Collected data
"""

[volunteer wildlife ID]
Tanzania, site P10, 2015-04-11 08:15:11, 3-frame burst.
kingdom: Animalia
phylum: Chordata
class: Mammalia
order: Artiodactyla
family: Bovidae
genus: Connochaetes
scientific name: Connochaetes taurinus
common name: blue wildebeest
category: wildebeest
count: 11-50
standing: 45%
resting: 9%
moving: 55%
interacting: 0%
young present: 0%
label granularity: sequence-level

"""

**EXERCISE GOAL:** Look above for the line containing "young present: 0%", then transcribe it and all lines after it through the last, exactly and with nothing else.

**SOLUTION:**
young present: 0%
label granularity: sequence-level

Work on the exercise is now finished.